PROBLEM → Write out, word for word, the lines from the one containing "From the choices" through the last line of the items.

INPUT MATERIAL →

========================

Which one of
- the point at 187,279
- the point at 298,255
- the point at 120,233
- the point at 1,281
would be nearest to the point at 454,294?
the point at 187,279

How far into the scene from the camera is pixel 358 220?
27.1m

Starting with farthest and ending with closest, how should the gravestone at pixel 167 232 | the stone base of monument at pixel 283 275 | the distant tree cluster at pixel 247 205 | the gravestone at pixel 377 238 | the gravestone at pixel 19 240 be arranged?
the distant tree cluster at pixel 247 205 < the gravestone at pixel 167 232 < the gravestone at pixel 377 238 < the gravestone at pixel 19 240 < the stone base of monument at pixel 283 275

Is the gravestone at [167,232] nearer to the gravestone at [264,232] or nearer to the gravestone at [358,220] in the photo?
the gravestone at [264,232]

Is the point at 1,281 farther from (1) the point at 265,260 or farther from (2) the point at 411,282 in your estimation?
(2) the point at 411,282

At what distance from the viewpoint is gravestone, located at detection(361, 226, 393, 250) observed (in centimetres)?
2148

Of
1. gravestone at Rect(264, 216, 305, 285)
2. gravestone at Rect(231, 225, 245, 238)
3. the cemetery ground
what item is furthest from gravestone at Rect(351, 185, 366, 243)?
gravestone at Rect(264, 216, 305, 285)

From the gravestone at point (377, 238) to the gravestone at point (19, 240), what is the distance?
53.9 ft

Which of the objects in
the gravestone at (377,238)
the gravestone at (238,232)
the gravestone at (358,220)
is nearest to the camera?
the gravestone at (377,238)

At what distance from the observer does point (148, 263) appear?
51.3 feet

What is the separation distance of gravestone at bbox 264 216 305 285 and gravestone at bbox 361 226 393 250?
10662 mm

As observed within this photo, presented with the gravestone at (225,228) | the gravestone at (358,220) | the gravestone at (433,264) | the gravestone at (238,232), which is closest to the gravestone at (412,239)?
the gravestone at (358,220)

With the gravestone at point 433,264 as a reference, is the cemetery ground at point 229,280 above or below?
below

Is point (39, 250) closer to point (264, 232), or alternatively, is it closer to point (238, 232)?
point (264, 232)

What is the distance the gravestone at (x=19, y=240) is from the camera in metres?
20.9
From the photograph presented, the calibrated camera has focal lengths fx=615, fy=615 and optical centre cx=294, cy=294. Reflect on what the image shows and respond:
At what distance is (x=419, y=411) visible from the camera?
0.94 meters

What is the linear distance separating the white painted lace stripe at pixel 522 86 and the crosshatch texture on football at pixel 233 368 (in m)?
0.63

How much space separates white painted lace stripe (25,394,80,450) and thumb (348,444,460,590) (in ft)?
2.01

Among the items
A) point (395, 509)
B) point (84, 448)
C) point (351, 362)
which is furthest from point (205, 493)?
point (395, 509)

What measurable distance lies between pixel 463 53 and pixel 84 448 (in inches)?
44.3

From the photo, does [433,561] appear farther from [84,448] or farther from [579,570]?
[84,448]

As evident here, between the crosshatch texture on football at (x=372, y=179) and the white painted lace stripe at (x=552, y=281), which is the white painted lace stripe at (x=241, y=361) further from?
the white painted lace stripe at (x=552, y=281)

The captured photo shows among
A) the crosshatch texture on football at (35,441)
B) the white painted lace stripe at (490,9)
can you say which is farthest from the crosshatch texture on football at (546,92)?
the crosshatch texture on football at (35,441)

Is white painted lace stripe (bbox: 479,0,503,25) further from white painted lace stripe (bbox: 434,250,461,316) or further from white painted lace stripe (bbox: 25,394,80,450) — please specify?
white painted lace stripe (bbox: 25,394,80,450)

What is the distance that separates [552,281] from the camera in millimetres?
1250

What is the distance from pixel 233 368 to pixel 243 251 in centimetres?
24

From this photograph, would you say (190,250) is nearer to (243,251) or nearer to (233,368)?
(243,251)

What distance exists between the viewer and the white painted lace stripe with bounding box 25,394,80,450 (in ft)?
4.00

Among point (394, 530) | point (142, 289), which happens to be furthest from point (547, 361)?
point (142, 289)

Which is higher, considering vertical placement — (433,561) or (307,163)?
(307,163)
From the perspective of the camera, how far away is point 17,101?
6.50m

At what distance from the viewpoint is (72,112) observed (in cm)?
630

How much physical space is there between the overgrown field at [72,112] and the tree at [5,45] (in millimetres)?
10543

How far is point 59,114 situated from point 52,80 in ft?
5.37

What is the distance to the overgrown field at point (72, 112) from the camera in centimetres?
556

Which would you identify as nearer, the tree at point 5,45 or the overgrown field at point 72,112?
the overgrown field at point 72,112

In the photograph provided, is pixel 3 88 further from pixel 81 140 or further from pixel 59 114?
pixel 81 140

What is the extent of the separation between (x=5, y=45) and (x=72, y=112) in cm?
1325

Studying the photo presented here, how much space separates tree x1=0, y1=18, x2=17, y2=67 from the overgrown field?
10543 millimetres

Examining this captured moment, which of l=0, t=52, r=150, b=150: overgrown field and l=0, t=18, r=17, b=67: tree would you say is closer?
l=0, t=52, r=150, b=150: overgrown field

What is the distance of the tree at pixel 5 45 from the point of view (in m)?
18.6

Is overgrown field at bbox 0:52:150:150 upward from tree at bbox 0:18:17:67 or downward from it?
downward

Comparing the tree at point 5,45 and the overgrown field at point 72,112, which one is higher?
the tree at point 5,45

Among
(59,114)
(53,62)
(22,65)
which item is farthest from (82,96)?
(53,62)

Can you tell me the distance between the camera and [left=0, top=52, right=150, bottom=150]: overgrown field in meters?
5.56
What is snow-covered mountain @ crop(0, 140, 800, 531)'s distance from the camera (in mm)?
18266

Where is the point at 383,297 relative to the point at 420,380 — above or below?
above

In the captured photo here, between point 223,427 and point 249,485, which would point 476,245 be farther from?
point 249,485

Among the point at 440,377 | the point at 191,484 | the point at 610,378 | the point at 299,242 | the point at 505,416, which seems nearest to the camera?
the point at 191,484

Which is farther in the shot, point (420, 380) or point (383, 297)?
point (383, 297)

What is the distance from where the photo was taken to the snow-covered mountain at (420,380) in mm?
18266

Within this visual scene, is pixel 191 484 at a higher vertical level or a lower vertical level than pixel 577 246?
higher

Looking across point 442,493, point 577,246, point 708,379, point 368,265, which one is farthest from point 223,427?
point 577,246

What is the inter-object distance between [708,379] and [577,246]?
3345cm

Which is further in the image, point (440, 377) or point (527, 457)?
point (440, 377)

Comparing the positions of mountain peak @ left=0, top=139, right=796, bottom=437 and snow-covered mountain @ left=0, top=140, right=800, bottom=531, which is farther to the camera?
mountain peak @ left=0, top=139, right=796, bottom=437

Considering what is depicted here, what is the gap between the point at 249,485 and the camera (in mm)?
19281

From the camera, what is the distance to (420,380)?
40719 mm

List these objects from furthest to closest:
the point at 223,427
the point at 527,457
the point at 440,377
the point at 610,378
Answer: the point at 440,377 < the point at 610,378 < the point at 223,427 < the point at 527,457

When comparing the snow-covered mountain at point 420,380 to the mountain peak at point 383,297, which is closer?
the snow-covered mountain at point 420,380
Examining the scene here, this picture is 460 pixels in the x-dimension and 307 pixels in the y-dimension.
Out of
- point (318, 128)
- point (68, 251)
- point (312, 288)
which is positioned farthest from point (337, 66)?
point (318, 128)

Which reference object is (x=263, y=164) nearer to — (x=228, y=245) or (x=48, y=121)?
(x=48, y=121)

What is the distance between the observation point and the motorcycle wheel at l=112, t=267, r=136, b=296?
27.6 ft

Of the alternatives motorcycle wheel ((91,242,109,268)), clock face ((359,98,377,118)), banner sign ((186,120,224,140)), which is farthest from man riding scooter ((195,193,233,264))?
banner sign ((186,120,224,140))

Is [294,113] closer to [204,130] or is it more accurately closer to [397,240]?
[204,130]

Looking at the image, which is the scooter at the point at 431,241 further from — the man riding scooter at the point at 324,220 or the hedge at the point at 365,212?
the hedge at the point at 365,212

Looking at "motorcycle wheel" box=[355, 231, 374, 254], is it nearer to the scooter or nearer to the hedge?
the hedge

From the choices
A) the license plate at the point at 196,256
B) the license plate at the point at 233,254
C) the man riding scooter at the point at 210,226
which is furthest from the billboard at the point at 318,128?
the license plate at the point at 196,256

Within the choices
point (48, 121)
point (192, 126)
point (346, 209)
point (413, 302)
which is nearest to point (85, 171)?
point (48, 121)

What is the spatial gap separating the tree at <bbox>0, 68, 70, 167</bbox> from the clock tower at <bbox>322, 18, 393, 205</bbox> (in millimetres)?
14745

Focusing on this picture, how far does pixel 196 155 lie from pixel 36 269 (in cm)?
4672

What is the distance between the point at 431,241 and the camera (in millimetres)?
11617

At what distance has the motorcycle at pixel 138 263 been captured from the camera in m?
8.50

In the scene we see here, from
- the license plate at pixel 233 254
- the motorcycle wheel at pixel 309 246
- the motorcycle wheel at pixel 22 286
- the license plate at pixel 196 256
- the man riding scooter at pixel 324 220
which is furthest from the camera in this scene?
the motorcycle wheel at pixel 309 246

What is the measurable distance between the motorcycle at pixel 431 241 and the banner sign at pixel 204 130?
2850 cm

========================

COMPLETE RESPONSE →
From the choices
A) the license plate at the point at 196,256
B) the license plate at the point at 233,254
C) the man riding scooter at the point at 210,226
which is furthest from the billboard at the point at 318,128?
the license plate at the point at 196,256

Within the choices
point (48, 121)
point (192, 126)
point (346, 209)
point (413, 302)
which is nearest to point (85, 171)?
point (48, 121)

What is the spatial gap separating the tree at <bbox>0, 68, 70, 167</bbox> from the clock tower at <bbox>322, 18, 393, 205</bbox> (in millimetres)?
14745

Focusing on this picture, how far does pixel 196 155 lie from pixel 36 269 (in cm)?
4672

What is the distance between the point at 431,241 and the camera (in millimetres)?
11617

At what distance has the motorcycle at pixel 138 263 been captured from the camera in m?
8.50

In the scene we see here, from
- the license plate at pixel 233 254
- the motorcycle wheel at pixel 309 246
- the motorcycle wheel at pixel 22 286
- the license plate at pixel 196 256
- the man riding scooter at pixel 324 220
which is furthest from the camera in this scene?
the motorcycle wheel at pixel 309 246

What is the measurable distance between the motorcycle at pixel 431 241 and the banner sign at pixel 204 130?
2850 cm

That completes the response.